WHAT THE EXERCISE ASKS:
A verbatim transcription of the listing below is required, without its pictures.

GIVEN ENTRIES:
━━━

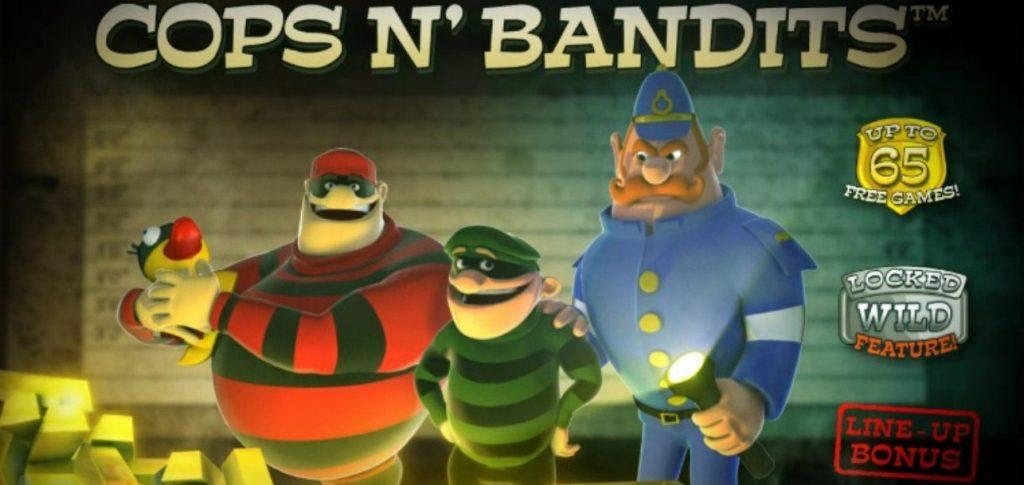 cops-n-bandits-slot
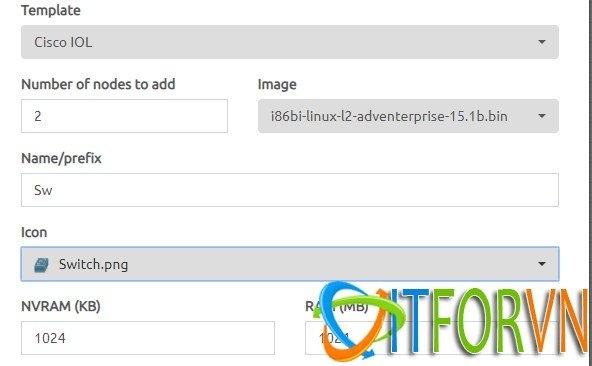 ITFORVN.COM image020 Cách Cài Đặt EVE-NG Trên Máy Ảo Hyper-V Image EVE-NG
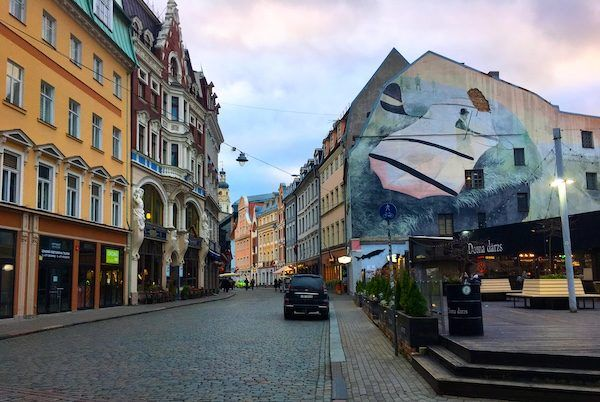 Riga Old Town Charm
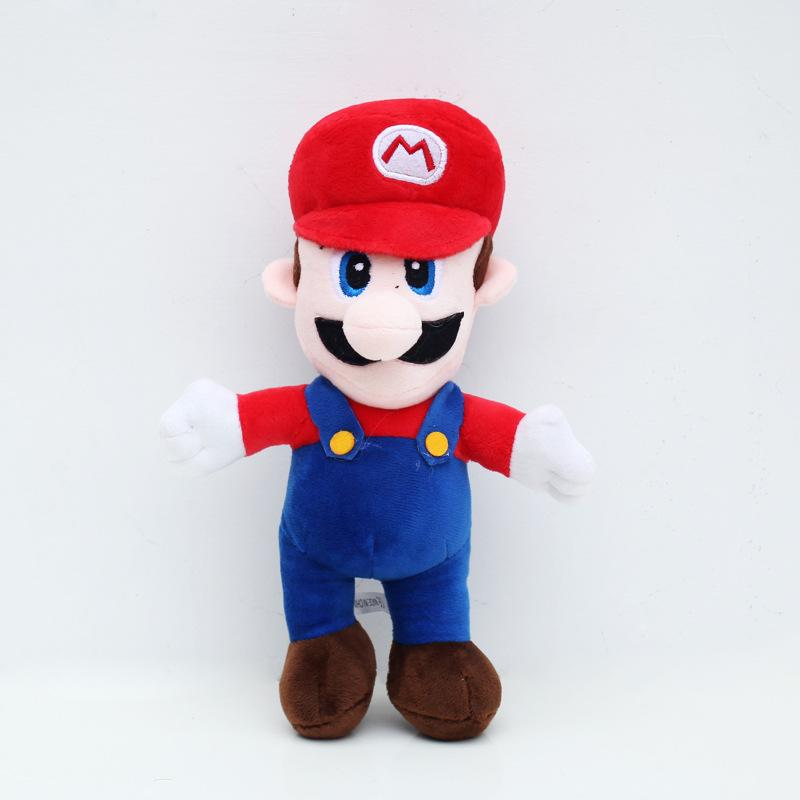 "10""25cm Super Mario Bros MARIO & LUIGI Plush Doll Stuffed Toy"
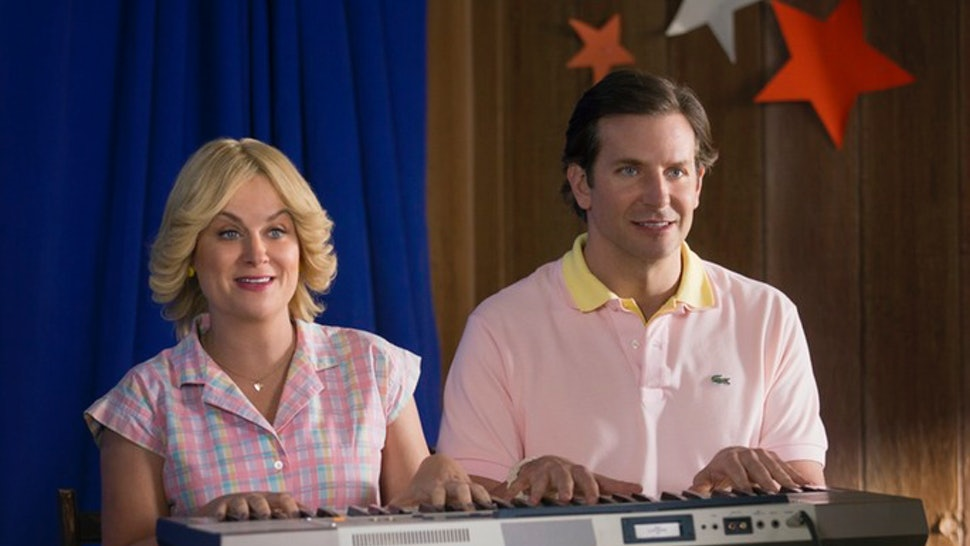 9 Labor Day Tv Marathons That Ll Help You Make The Most Of Your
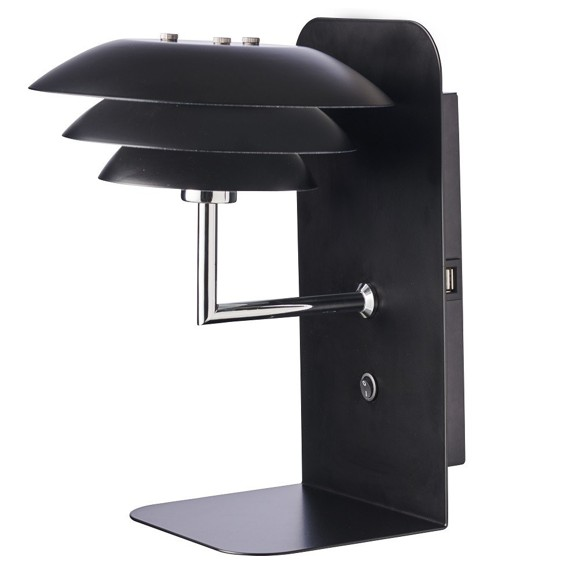 Dyberg-Larsen - DL20 USB Shelf With Lamp - Black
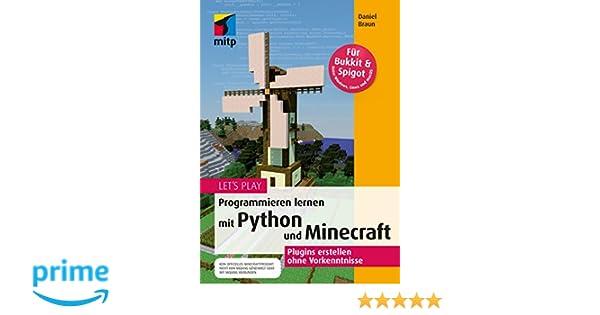 Let S Play Programmieren Lernen Mit Python Und Minecraft Plugins - Minecraft server erstellen ohne geld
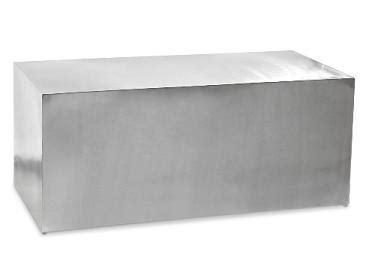 metal bench block image gallery metal block
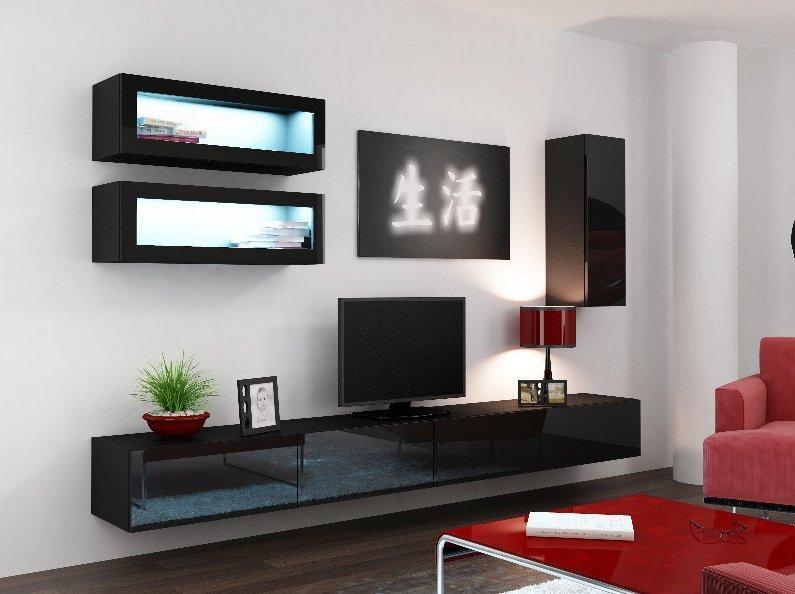 CAMA MEBLE Obývacia stena VIGO 11 Farba: čierna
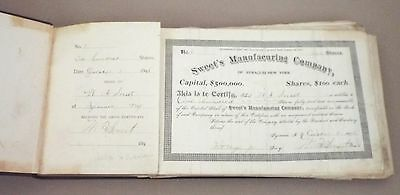 Syracuse, Ny 1895 Sweet's Manufacturing Steel Company Stock Certificate Book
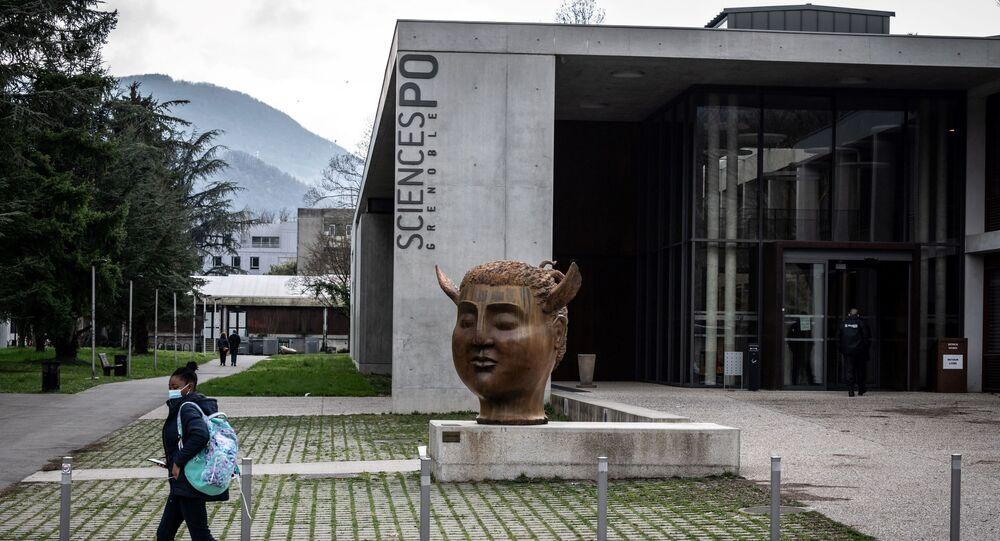 Le campus de l'IEP de Grenoble, à Saint-Martin-d'Heres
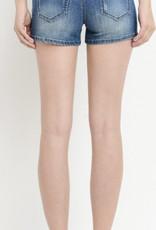 C'est Toi Zip It Shorts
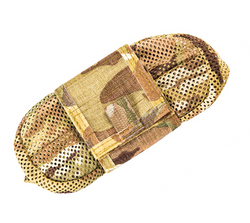 Mag-Net Dump Pouch v2 - MOLLE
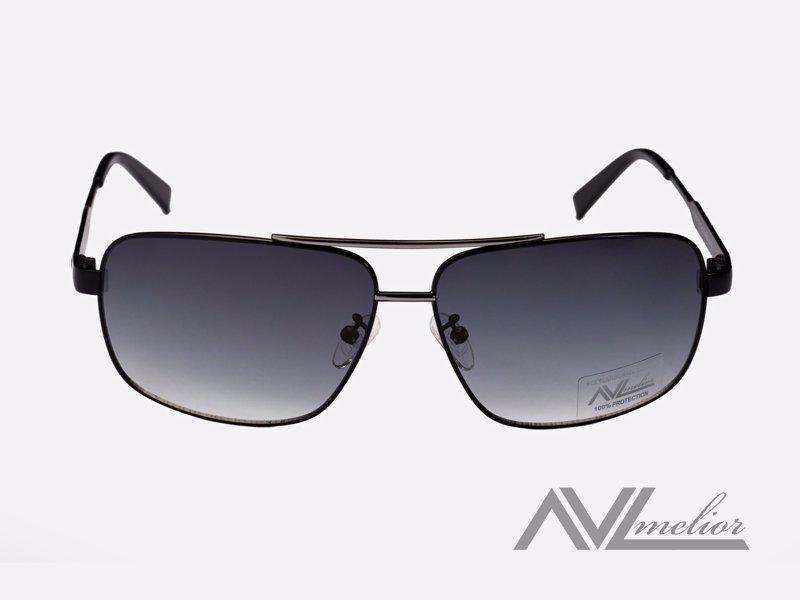 AVL930: Sunglasses AVLMelior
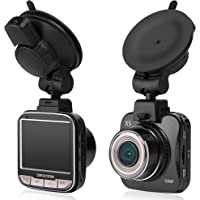 Dexors X5 Dash Cam Pro Car Dash Camera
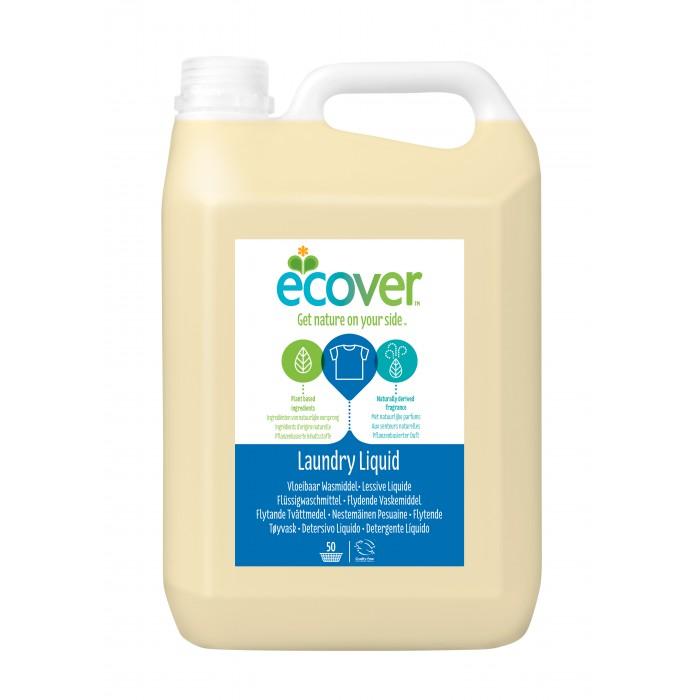 Гигиена и здоровье , Бытовая химия Ecover Экологическая жидкость для стирки 5 л 5157 арт: 261393 -  Бытовая химия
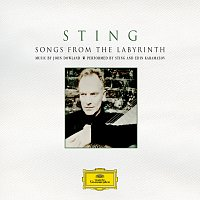Sting – Songs From The Labyrinth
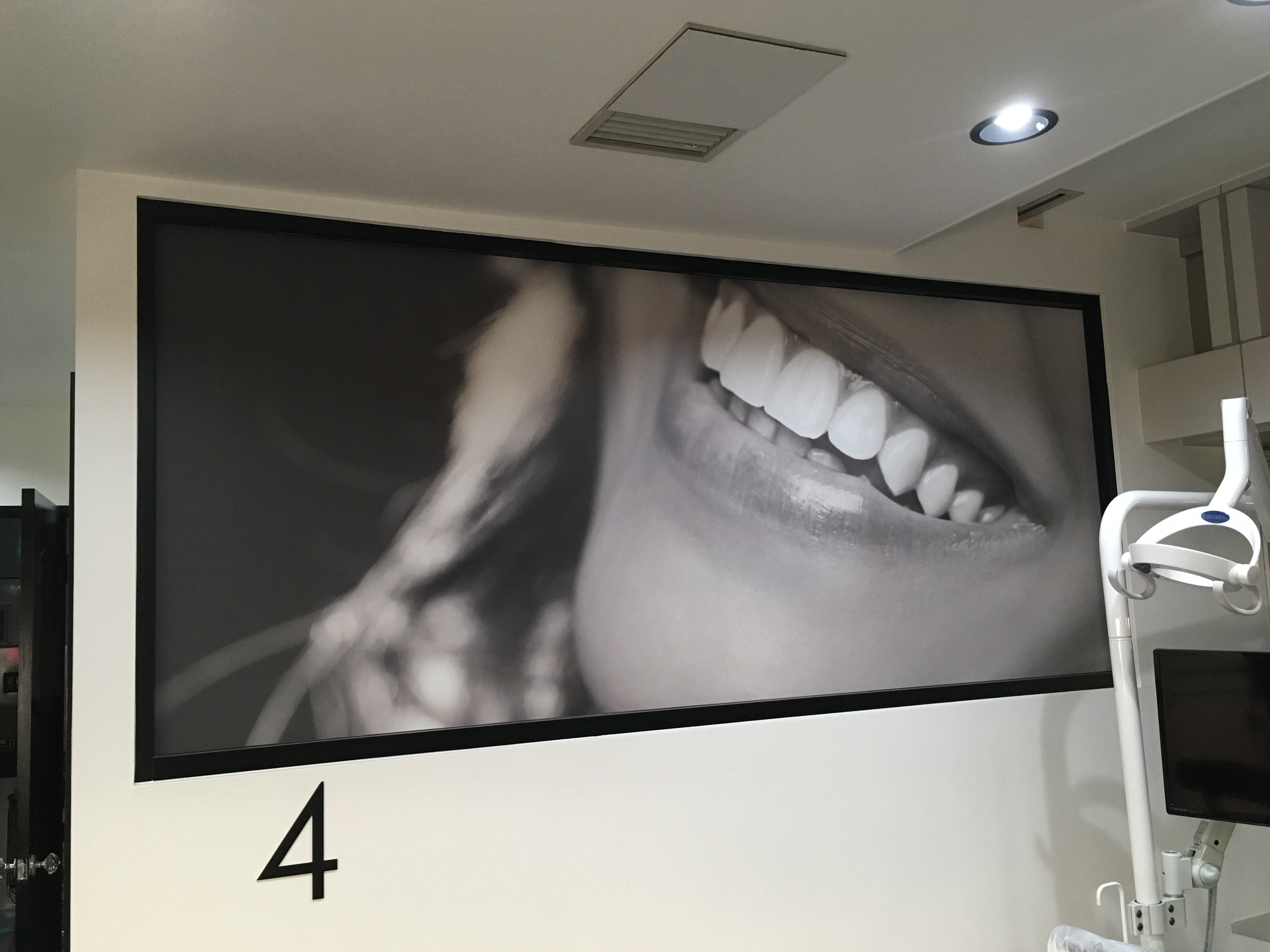 横浜の矯正歯科、ヨコハマデンタルオフィス内装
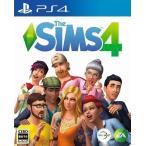 ◆送料無料・即日発送◆PS4 ザ シムズ4 The Sims (特典特典:Stuff DLコード同梱) 新品17/11/17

━━━

ANSWER SECTION:
 cops-n-bandits-slot
 ITFORVN.COM image020 Cách Cài Đặt EVE-NG Trên Máy Ảo Hyper-V Image EVE-NG
 Riga Old Town Charm
 "10""25cm Super Mario Bros MARIO & LUIGI Plush Doll Stuffed Toy"
 9 Labor Day Tv Marathons That Ll Help You Make The Most Of Your
 Dyberg-Larsen - DL20 USB Shelf With Lamp - Black
 Let S Play Programmieren Lernen Mit Python Und Minecraft Plugins - Minecraft server erstellen ohne geld
 metal bench block image gallery metal block
 CAMA MEBLE Obývacia stena VIGO 11 Farba: čierna
 Syracuse, Ny 1895 Sweet's Manufacturing Steel Company Stock Certificate Book
 Le campus de l'IEP de Grenoble, à Saint-Martin-d'Heres
 C'est Toi Zip It Shorts
 Mag-Net Dump Pouch v2 - MOLLE
 AVL930: Sunglasses AVLMelior
 Dexors X5 Dash Cam Pro Car Dash Camera
 Гигиена и здоровье , Бытовая химия Ecover Экологическая жидкость для стирки 5 л 5157 арт: 261393 -  Бытовая химия
Sting – Songs From The Labyrinth
 横浜の矯正歯科、ヨコハマデンタルオフィス内装
 ◆送料無料・即日発送◆PS4 ザ シムズ4 The Sims (特典特典:Stuff DLコード同梱) 新品17/11/17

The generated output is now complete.